• Tarefas
1. Responda com base no trecho sobre o filme "101 Dálmatas":
(a) Quem faz o papel da vilã Cruela de Vil?
(b) O que Cruela sonha fazer com as peles de 99 filhotes de dálmata?
(c) Em que ano saiu o desenho animado "101 Dálmatas"?
2. Prossiga o trecho sobre o filme "101 Dálmatas" a partir da última frase apresentada.

• Trecho fornecido
########

Não é um acaso se o marketing de "101 Dálmatas - O Filme" se apóia em dois aspectos: a presença de Glenn Close como a vilã Cruela de Vil e a humanização dos cães-intérpretes.
Só para recordar, a história é a de Pongo e Perdita, o casal de dálmatas -pertencente a Jeff Daniels e Joely Richardson- que tem seus filhotes sequestrados pela vilã Cruela. O sonho dourado de Cruela é fazer um casaco com as peles de 99 filhotes de dálmata. Ou seja, estamos, basicamente, diante da mesma fábula de "101 Dálmatas", desenho animado de 1961.
Atores, realizadores, todos dão copiosas entrevistas, discorrendo sobre o caráter dos cães. "Os cachorros deste filme são incríveis. Eles adoram aprender", diz Jeff Daniels, aproximando cães e crianças.
Joan Plowright vai mais longe: "Você acaba ficando hipnotizada (...); a inteligência deles é impressionante". Ou seja: é como qualquer pai falando de seus rebentos.

########

• Listagem fornecida

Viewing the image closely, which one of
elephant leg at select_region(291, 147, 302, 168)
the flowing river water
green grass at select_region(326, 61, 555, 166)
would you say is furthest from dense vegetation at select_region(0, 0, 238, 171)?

########

• Respostas por tarefa
1.
(a) Glenn Close.
(b) Um casaco.
(c) 1961.

2.
A insistência no tema é sintomática. "101 Dálmatas - O Filme" é feito para produzir, com figuras reais, o mesmo efeito do desenho criado pela própria Disney.
Mas o desenho, por natureza, atira seu espectador no registro da pura fantasia. Sua irrealidade é a própria fonte do encantamento que produz. Ele não precisa pedir licença para ser hipnótico. Ele é. Da mesma forma, o mundo humano e o mundo animal confundem-se como numa fábula.
Com personagens em carne e osso, o problema é mais complicado. A indiferenciação não está dada. É preciso criá-la.
Os artesãos da Disney certamente trabalharam nesse sentido. Ao mesmo tempo que procuraram acentuar a "expressividade" dos cães, rebaixaram a expressividade de parte do elenco (Jeff Daniels e Joely Richardson, em particular) a níveis quase caninos.
Close é uma estrela, uma "verdadeira atriz". O nome capaz de fazer o espectador acreditar que estamos diante "do filme" e não do desenho.
No entanto, tomaram-se todos os cuidados para caracterizá-la de tal forma que a atriz praticamente vira uma espécie de desenho animado em pessoa.
Com isso, "101 Dálmatas - O Filme" torna-se, antes de tudo, uma cuidadosa operação que visa ocultar o caráter burocrático de sua concepção.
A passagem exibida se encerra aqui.